SELECTED EXCERPT:
Truth is, the people who put the time into creating the stuff that's in the package being discussed don't want it sold that way.

 

Isn't that enough?

 

It really should be, and that's the whole problem right there.

 

Akator has it right on -->repeat *none* of that material belongs to the person selling it. It doesn't matter how much time he put into the project, there is no legal justification *ever* for doing that.

 

You can't make the package and e-mail it, without somebody somewhere putting down some serious sweat to create the stuff, and so there has got to be some respect for that, or this will end badly for all involved.

 

Why not solve this old school and just try to not fuck each other over, keep this stuff under the radar, and we all have fun, huh?

 

Isn't there a quiet conversation that can happen, where this all just goes away, the right thing gets done, and we all move on? Damn right there is, so please go and do it.

 

Nobody even really has to know. Just go off and do it, and ask Al to help clean up the mess here when it's settled proper. Seriously.

 

Some of us will just put stuff out there, and it's fun and nobody cares. I did that, and I don't care. Others won't, and it's their right, and not something to judge them on. That's just how it is.

 

If this kind of thing is going to get serious --as in noticed, with actual official proceedings, or a big, ugly scene involving money, bad things are going to happen --the kind of bad things that nobody wants. And those bad things impact the scene in general, not just the Coleco part of it.

YOUR TASKS:
1. According to the excerpt, why must there be respect for the stuff in the package? Answer in one to three sentences.
2. Reproduce word for word the part of the excerpt that opens with the words containing "Truth is, the" and closes with "problem right there.".
These rows were drawn from a separate source.

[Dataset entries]
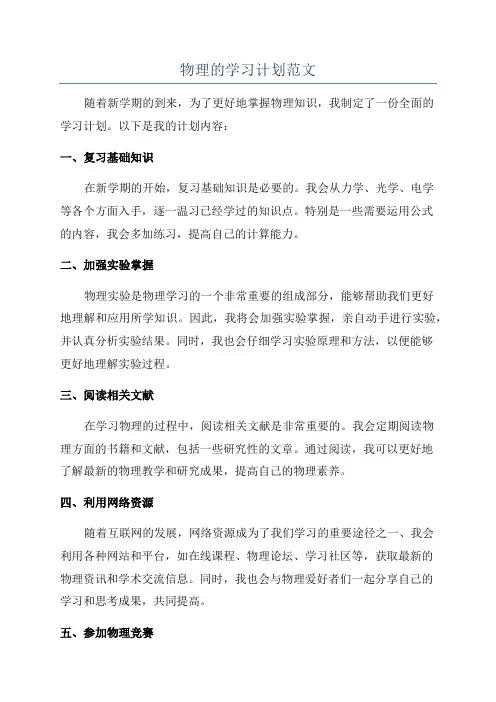 物理的学习计划范文

随着新学期的到来，为了更好地掌握物理知识，我制定了一份全面的学习计划。以下是我的计划内容：

一、复习基础知识

在新学期的开始，复习基础知识是必要的。我会从力学、光学、电学等各个方面入手，逐一温习已经学过的知识点。特别是一些需要运用公式的内容，我会多加练习，提高自己的计算能力。

二、加强实验掌握

物理实验是物理学习的一个非常重要的组成部分，能够帮助我们更好地理解和应用所学知识。因此，我将会加强实验掌握，亲自动手进行实验，并认真分析实验结果。同时，我也会仔细学习实验原理和方法，以便能够更好地理解实验过程。

三、阅读相关文献

在学习物理的过程中，阅读相关文献是非常重要的。我会定期阅读物理方面的书籍和文献，包括一些研究性的文章。通过阅读，我可以更好地了解最新的物理教学和研究成果，提高自己的物理素养。

四、利用网络资源

随着互联网的发展，网络资源成为了我们学习的重要途径之一、我会利用各种网站和平台，如在线课程、物理论坛、学习社区等，获取最新的物理资讯和学术交流信息。同时，我也会与物理爱好者们一起分享自己的学习和思考成果，共同提高。

五、参加物理竞赛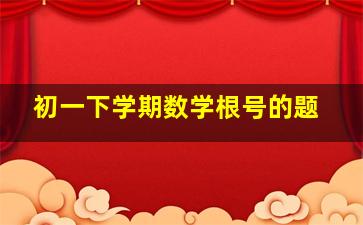 初一下学期数学根号的题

SOLUTIONS PER TASK:
1. The package can't be made and e-mailed unless somebody puts serious sweat into creating the stuff in it. Without that respect, this will end badly for everyone involved.

2.
Truth is, the people who put the time into creating the stuff that's in the package being discussed don't want it sold that way.

 

Isn't that enough?

 

It really should be, and that's the whole problem right there.